Ray is similar to libraries like AsyncIO, multiprocessing.Pool and joblib, while providing a more general API, much better support for stateful computations and scalability characteristics.

While there are many libraries being built on top of Ray, which are expected to attract a lot of developers, the focus of this post is on Ray’s core API, which can be used to scale out python programs.

API

The Ray API is extremely simple as it builds on simple, core abstractions found in most programming languages: classes and methods.

A class is modeled as an Actor and a method is modeled as a Task, with Ray providing basic facilities to orchestrate various actions on these abstractions. Let’s go over the basics.

All Ray programs start with a call to ray.init() which initializes the Ray context.

Any Python function or class that wants to be executed in Ray’s runtime needs to be simply decorated with a @ray.remote decorator.

@ray.remote
def add(x, y):
  return np.add(x, y)

When we want to execute and retrieve the result of this operation, we can simply do:

future_id = add.remote(x, y) to schedule the execution of add which returns a future and

ray.get(future_id) to retrieve the result of the operation. The first call is of course asynchronous, whereby Ray promises to not forget to execute the function, and the second is synchronous, which blocks until Ray has executed the function, returning the result.

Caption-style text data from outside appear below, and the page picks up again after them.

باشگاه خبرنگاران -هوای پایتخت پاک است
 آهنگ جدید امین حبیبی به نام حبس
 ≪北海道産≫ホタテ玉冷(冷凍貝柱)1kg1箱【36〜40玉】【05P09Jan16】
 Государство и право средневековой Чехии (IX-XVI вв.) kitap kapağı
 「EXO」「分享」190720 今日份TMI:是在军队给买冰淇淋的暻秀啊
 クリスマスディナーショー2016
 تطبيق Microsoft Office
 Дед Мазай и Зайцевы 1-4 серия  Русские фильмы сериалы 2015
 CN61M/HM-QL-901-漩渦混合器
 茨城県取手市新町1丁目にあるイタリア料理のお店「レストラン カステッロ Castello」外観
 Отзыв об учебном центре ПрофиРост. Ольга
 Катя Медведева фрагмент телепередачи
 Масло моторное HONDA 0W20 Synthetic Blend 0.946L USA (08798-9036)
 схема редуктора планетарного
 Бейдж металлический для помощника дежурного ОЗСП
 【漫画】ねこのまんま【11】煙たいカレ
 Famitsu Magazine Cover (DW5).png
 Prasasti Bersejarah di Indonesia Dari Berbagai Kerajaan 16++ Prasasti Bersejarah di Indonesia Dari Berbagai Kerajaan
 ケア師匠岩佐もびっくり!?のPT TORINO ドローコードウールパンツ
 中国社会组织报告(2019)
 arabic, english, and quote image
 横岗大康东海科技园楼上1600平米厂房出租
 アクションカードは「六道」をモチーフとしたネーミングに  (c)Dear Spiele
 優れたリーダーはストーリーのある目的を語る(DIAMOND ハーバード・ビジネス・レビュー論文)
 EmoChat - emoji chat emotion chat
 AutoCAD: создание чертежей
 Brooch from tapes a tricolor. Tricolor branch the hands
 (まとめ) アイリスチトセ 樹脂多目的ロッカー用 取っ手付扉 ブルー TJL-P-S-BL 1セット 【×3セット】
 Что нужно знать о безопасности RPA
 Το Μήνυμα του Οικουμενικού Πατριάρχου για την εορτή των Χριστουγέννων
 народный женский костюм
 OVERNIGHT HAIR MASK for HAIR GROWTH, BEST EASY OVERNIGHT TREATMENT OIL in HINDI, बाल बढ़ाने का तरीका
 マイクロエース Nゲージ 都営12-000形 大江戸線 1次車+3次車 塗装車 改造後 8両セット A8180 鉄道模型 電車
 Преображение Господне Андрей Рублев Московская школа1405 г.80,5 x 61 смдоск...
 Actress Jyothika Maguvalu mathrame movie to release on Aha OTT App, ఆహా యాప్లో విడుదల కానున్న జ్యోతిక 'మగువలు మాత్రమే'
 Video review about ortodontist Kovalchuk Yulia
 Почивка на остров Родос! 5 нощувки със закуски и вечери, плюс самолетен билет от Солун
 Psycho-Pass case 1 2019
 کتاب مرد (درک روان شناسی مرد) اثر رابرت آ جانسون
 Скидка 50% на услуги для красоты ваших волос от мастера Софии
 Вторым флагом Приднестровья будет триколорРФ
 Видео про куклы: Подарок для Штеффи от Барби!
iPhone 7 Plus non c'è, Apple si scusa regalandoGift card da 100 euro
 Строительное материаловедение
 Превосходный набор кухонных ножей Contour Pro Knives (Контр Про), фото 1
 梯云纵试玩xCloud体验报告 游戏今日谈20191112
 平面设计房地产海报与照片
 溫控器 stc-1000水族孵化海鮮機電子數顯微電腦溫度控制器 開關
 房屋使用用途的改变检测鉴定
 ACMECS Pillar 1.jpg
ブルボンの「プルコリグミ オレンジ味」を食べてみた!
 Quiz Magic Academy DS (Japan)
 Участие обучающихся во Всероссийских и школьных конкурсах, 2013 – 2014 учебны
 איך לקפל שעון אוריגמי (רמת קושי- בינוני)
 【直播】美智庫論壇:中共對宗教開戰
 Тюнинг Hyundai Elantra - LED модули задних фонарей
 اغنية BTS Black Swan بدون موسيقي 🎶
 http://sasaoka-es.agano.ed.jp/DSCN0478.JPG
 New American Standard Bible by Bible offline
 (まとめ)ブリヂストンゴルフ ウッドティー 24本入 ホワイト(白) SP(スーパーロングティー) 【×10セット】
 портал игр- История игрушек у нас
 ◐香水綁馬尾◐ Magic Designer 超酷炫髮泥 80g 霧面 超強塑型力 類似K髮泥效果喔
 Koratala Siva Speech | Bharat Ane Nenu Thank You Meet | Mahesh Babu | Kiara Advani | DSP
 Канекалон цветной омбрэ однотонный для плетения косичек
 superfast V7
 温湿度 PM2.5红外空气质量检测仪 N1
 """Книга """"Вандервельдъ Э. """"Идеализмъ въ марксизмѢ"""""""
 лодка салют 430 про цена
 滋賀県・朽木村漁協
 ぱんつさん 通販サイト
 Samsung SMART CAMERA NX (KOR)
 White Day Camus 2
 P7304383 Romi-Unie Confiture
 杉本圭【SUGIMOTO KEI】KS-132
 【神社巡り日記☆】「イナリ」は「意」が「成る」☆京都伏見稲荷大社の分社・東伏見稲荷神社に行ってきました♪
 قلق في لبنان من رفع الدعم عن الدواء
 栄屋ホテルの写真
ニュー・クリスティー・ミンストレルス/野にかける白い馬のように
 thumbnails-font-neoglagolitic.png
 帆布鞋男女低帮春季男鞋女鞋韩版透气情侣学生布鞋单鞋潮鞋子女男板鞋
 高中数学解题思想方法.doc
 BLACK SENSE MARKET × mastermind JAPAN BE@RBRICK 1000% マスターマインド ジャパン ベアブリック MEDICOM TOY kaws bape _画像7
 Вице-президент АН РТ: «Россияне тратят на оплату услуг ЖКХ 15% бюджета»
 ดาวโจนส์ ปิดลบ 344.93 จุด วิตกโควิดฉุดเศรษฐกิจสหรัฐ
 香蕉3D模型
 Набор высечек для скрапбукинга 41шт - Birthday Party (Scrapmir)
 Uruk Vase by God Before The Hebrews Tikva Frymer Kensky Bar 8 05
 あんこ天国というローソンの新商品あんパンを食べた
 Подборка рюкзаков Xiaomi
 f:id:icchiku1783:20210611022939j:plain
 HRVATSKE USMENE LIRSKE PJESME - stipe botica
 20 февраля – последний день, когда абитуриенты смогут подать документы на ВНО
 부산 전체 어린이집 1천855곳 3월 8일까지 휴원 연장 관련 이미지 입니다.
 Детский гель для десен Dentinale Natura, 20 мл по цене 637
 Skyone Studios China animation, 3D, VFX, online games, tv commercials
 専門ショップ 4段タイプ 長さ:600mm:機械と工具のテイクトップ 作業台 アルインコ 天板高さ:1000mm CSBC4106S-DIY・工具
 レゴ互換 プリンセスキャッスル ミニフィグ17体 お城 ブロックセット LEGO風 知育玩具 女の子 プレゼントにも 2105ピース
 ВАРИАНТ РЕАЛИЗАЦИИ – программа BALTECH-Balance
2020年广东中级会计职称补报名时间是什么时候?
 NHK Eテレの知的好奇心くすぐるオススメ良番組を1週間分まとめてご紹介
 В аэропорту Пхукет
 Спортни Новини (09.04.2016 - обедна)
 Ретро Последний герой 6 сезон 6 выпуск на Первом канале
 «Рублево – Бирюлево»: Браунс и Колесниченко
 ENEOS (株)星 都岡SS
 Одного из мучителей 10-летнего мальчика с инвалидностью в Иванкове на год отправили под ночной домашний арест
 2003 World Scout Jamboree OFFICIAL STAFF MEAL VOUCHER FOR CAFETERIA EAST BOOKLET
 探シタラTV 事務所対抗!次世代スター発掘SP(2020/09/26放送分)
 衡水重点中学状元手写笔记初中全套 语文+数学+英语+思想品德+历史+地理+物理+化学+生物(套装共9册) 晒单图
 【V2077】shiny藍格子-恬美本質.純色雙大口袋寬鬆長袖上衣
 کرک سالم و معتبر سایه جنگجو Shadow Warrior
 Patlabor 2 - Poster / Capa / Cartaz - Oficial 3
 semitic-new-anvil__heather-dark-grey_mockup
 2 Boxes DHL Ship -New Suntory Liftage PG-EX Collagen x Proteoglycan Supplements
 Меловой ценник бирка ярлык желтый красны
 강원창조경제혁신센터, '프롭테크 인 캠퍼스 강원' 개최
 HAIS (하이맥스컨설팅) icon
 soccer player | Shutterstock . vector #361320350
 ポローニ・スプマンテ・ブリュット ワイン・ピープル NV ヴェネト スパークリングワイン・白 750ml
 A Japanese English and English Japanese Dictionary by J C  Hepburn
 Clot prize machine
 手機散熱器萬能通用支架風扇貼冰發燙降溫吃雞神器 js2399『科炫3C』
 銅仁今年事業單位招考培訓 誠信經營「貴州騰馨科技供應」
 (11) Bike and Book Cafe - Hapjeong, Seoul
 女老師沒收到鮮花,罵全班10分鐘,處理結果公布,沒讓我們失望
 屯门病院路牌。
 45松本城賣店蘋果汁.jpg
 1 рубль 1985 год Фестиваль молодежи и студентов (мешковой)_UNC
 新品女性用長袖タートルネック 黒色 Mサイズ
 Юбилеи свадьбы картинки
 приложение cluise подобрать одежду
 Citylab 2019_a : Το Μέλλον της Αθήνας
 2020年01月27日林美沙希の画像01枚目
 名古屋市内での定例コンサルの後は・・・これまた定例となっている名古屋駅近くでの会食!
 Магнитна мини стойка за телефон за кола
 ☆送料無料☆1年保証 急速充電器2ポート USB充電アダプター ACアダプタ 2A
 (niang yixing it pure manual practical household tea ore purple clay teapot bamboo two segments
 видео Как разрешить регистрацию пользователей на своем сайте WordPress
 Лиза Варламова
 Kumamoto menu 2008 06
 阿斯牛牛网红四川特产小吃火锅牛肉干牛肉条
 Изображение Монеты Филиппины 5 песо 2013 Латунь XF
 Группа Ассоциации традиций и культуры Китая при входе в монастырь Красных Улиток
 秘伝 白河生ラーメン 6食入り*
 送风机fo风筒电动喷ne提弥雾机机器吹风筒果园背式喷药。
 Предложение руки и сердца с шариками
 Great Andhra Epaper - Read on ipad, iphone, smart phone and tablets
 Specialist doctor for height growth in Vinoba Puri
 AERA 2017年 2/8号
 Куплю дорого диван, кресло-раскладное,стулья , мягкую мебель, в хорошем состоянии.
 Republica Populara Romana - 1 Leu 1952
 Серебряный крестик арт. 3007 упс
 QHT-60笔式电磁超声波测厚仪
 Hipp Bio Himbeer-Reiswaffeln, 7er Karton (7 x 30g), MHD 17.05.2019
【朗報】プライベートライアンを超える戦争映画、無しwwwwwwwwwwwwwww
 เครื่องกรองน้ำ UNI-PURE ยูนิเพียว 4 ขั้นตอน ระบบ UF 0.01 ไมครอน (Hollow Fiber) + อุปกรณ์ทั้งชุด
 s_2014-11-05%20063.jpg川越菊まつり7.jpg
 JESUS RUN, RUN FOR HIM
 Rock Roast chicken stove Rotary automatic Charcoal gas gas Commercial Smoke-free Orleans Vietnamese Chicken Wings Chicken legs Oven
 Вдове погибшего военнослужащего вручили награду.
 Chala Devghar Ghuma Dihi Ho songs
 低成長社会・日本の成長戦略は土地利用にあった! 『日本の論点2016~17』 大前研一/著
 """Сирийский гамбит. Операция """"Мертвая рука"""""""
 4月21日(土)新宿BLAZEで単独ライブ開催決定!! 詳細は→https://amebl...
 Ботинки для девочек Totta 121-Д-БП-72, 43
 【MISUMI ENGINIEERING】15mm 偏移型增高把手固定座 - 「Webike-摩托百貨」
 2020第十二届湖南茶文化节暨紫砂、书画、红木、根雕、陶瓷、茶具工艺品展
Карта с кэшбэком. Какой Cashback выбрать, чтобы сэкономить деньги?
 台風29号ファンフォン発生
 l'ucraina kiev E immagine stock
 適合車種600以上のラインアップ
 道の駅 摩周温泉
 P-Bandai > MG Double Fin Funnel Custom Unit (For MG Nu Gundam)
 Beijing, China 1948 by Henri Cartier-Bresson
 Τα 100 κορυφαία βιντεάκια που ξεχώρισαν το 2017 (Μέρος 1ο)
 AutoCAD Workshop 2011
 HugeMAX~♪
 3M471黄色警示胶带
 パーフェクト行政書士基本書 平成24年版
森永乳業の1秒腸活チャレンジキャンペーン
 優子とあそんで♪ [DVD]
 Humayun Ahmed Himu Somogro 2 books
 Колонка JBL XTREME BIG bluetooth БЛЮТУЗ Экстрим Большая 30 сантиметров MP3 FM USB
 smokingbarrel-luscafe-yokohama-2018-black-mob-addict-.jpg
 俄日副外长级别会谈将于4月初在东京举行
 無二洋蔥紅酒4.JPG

Similarly, we can decorate a class if we need our computation to be stateful.

@ray.remote
class Counter(object):
 
  def __init__(self, cap):
     self.cap = cap
     self.val = 0
  
  def increment(self, inc=1):
     self.val = (self.val + inc) % self.cap
     return self.val

To use this class, we use the same remote API to both initialize the instance as well as execute various methods:

counter = Counter.remote(15)
results = [counter.increment.remote(i) for i in range(10)]
print(ray.get(results))

If there are resources that we want to do explicit accounting of, we can tell Ray what our function needs to run: @ray.remote(num_gpus=1)

Of course, this requires us to initialize Ray to do the accounting, using a set number of resources: ray.init(num_gpus=4)

Or if we have other types of resources, we can define a custom resource, and tell Ray what quantity of it each call requires:

ray.init(resources={'CustomResource': 2}) to initialize Ray context with custom resources and their capacities.

@ray.remote(resouces={'CustomeResource]: 1}) to declare what resources a Task needs.

Another interesting part of the Ray API is the wait facility, which allows us to wait until one or more items from a list of futures have returned. This function returns two lists, first containing the items that have been executed and ready (up to num_returns items) and the second containing the items that are either not finished executing, or finished executing but weren’t selected as the set of num_returns items returned.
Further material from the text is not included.